If I want to assign the first return value to list-a and the second return value to list-b, I can do this by using a temporary variable temp, for example:

(let* ((temp (test-func)) (list-a (car temp)) (list-b (cadr temp)))
  (message-box (prin1-to-string list-a))
  (message-box (prin1-to-string list-b)))

Is it possible to do this more simply? (I am used to Perl and Python where you do not have to specify a temporary variable)

  • 2
    You may try cl-destructuring-bind macro. Also, did you really intend to use setq inside a defun? setq creates a "special" (globally accessible) variable, something you'd typically put outside a function (because there's little meaning in declaring the same variable more than once, while functions are intended to be run more than once).
    – wvxvw
    Jan 26, 2015 at 10:54
  • @wvxvw Thanks! Yes I forgot to use let inside the function.. I did not plan to set any global variables :) Jan 26, 2015 at 11:23

2 Answers 2


Common Lisp has a special facility - multiple values, and Emacs Lisp compatibility library emulates them using lists.

Thus you can do

(defun test-fun ()
  (let ((a 1) (b 2))
    (cl-values a b)))

(cl-multiple-value-bind (a b) (test-fun)

(load cl-lib and use the cl- prefix for all CL functionality in EL).

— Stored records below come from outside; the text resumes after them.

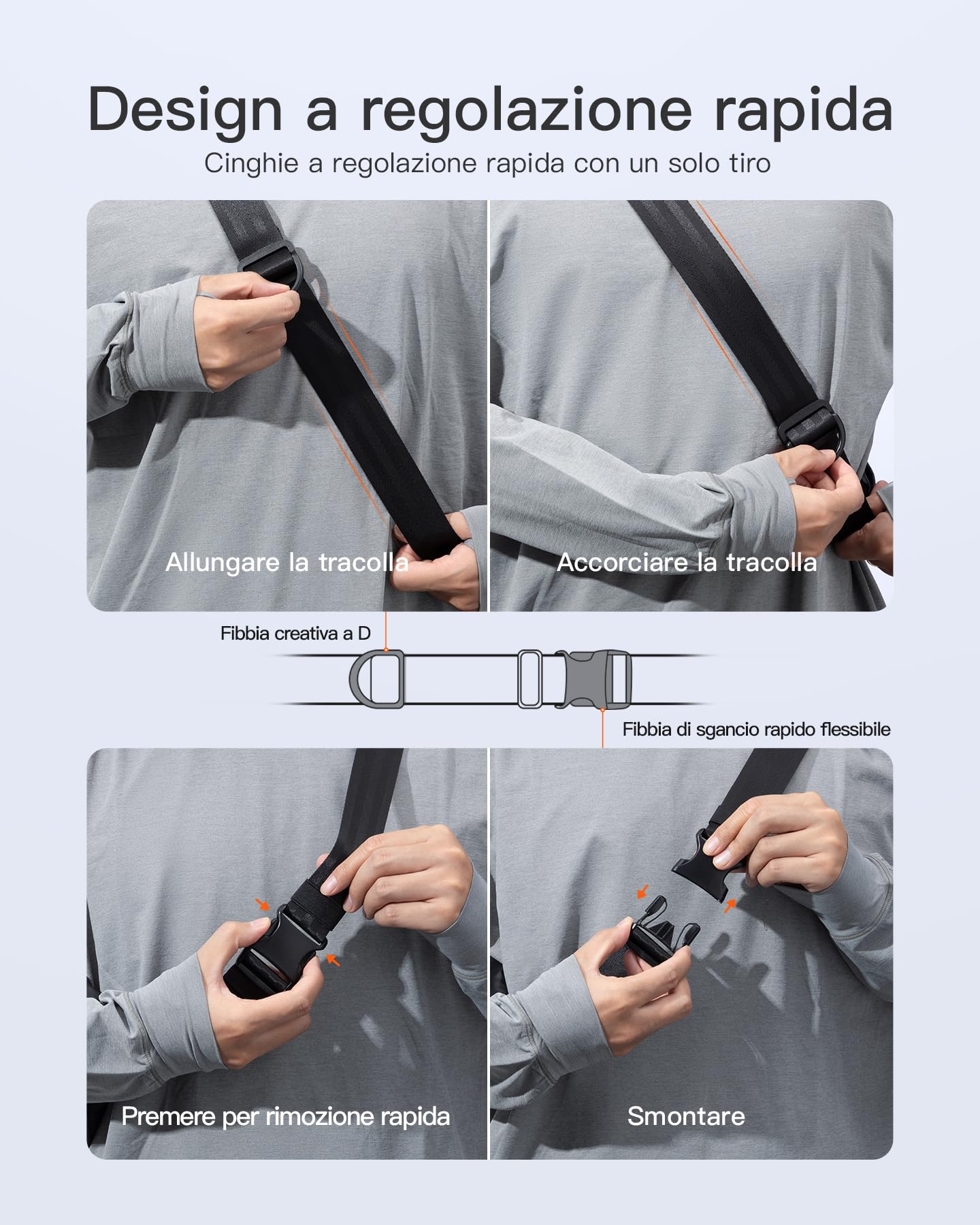 Design a regolazione rapida

Cinghie a regolazione rapida con un solo tiro

Allungare la tracolla

Accorciare la tracolla

Fibbia creativa a D

Fibbia di sgancio rapido flessibile

Premere per rimozione rapida

Smontare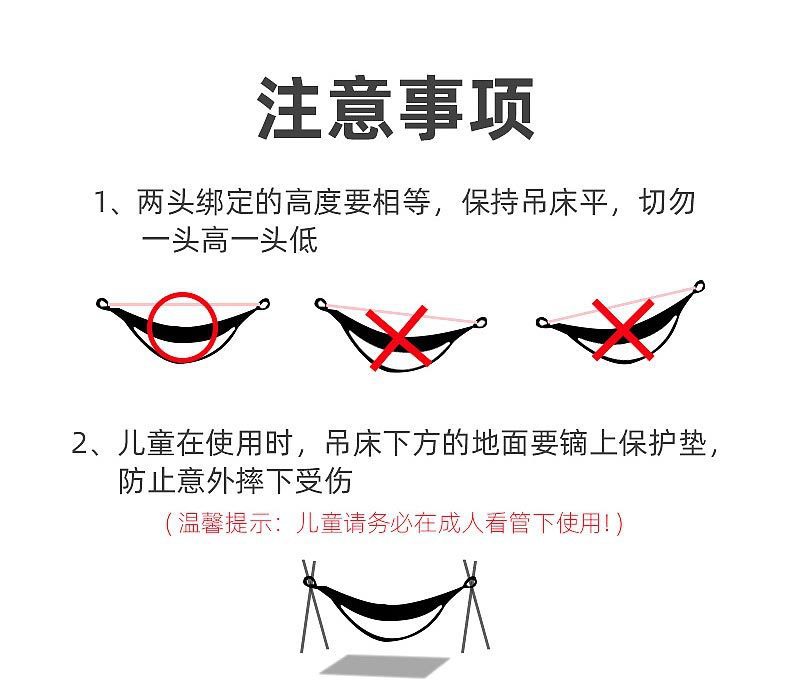 注意事项

1、两头绑定的高度要相等，保持吊床平，切勿一头高一头低

2、儿童在使用时，吊床下方的地面要镝上保护垫，防止意外摔下受伤

（温馨提示：儿童请务必在成人看管下使用!）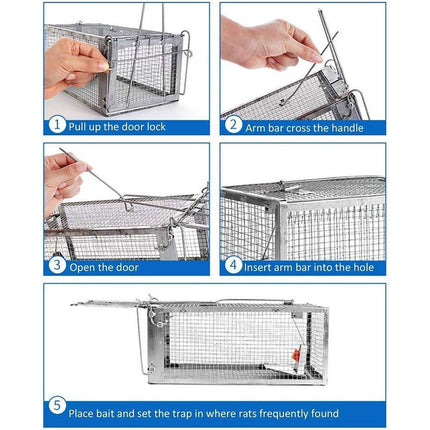 1 Pull up the door lock

2 Arm bar cross the handle

3 Open the door

4 Insert arm bar into the hole

5 Place bait and set the trap in where rats frequently found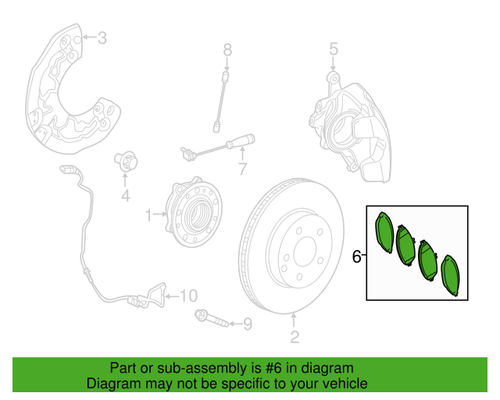 3
8
5
7
4
1
6
10
9
2

Part or sub-assembly is #6 in diagram
Diagram may not be specific to your vehicle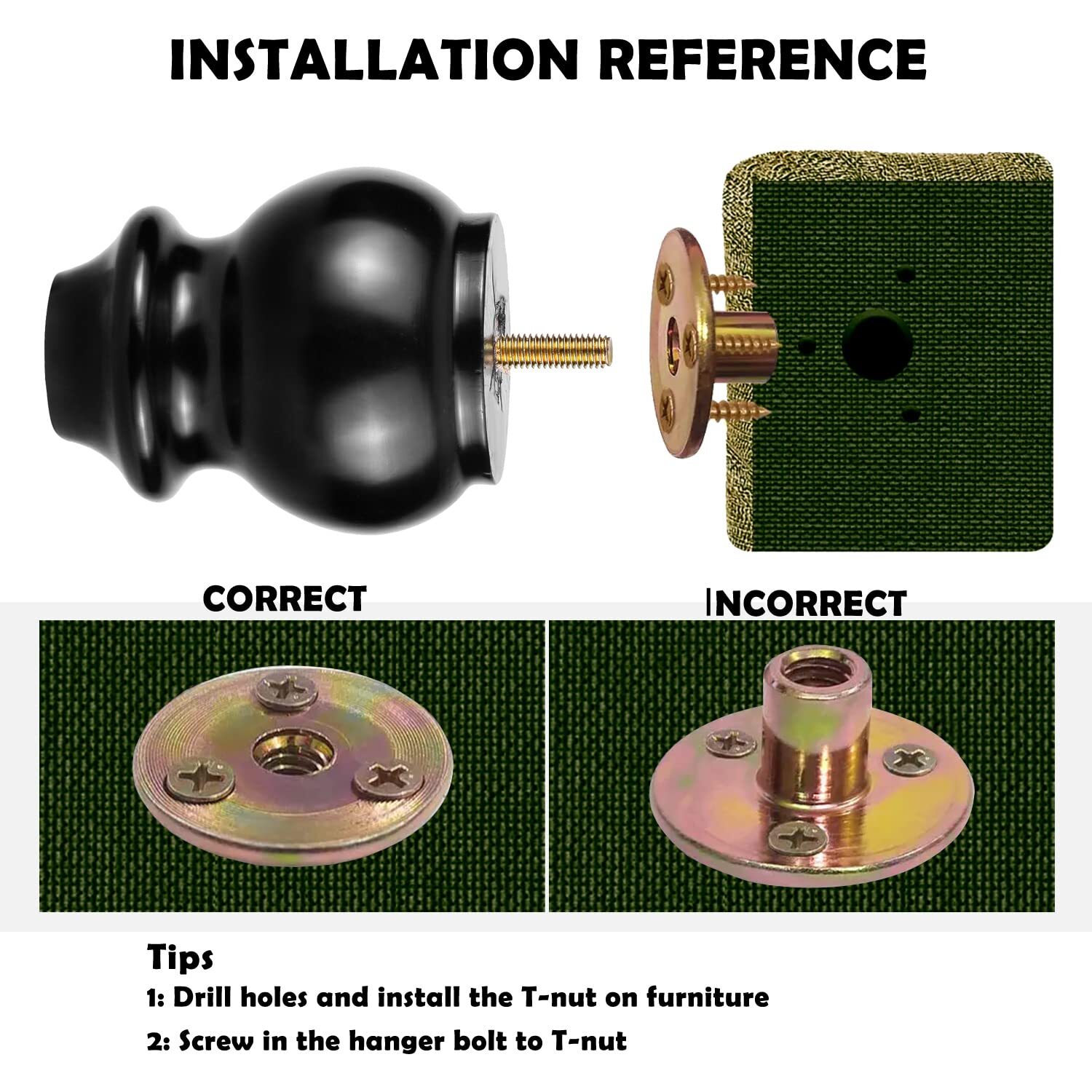 INSTALLATION REFERENCE

CORRECT

INCORRECT

Tips

1: Drill holes and install the T-nut on furniture

2: Screw in the hanger bolt to T-nut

NB: if you look at the SO answer linked above, you will see that emulating MV with lists is, to put it mildly, suboptimal (see also @Stefan's comment below).

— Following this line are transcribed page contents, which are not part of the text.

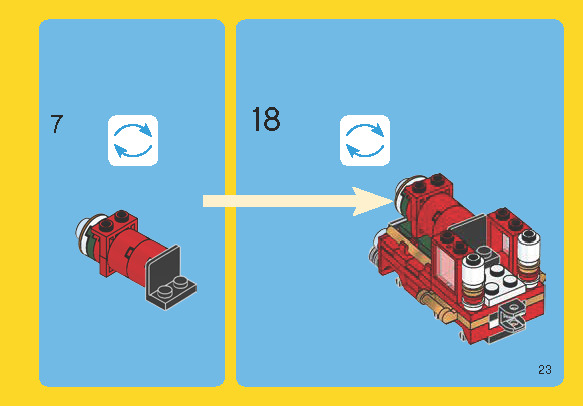 7

18

23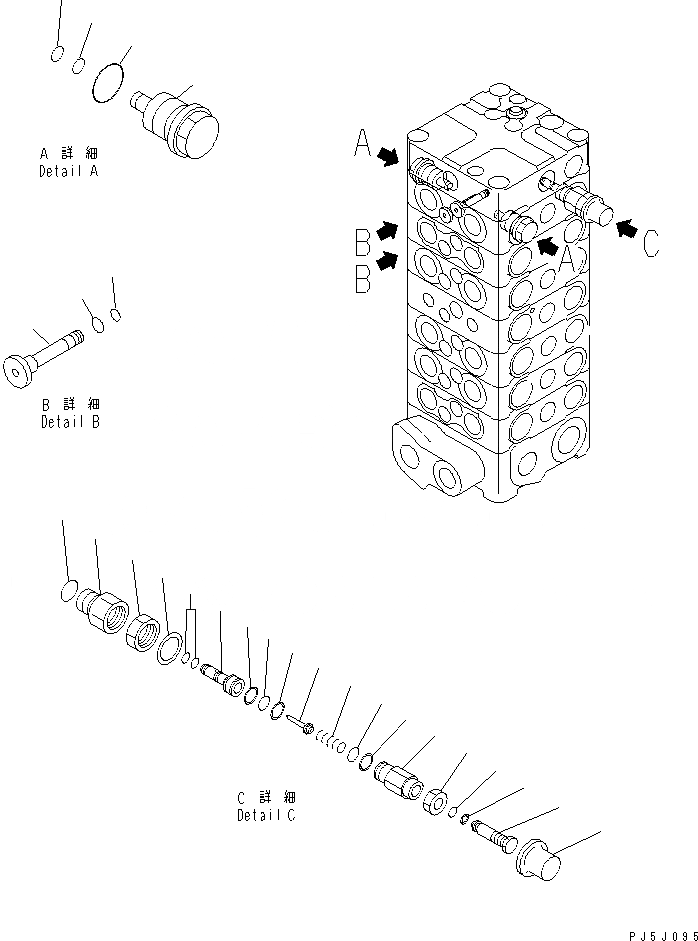 A 詳 細
Detail A

A

B

B

A

C

B 詳 細
Detail B

C 詳 細
Detail C

PJ5J095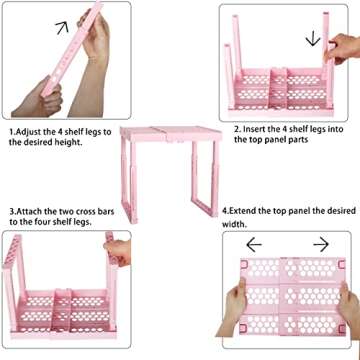 1.Adjust the 4 shelf legs to the desired height.

2. Insert the 4 shelf legs into the top panel parts

3.Attach the two cross bars to the four shelf legs.

4.Extend the top panel the desired width.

  • Is there any advantage of using multiple-value-bind instead of cl-multiple-value-bind (only the latter seems to be documented in the manual gnu.org/software/emacs/manual/html_node/cl/Multiple-Values.html ) ? Jan 26, 2015 at 11:50
  • 3
    @HåkonHægland They are the same function, but you should use the latter. The cl package is not meant to be used anymore. You should always use the cl-lib package instead, which defines functions with the cl- prefix..
    – Malabarba
    Jan 26, 2015 at 11:54
  • 1
    I'd recommend against the use of cl-values: it's a "best effort" emulation of CommonLisp's values but it's not really compatible since all it does is return a list (i.e. it's kind of a lie), and in my experience people sooner or later end up manipulating those as lists (i.e. breaking the abstraction): better use lists explicitly (and if you don't like pcase-let, then use cl-destructuring-bind rather than cl-multiple-value-bind).
    – Stefan
    Jul 9, 2018 at 15:59

Beside relying on the cl-lib compatibility package, the recommended way in Elisp for that is to use pcase:

(defun test-fun
  (let ((a '(a b))
        (b '(c d)))
    `(,a ,b)))

(defun other-test-fun ()
  (pcase-let ((`(,a ,b) (test-fun)))
    (message "a = %s; b = %s" a b)))

Beside pcase-let, there's also pcase-dolist, pcase-lambda, and pcase itself.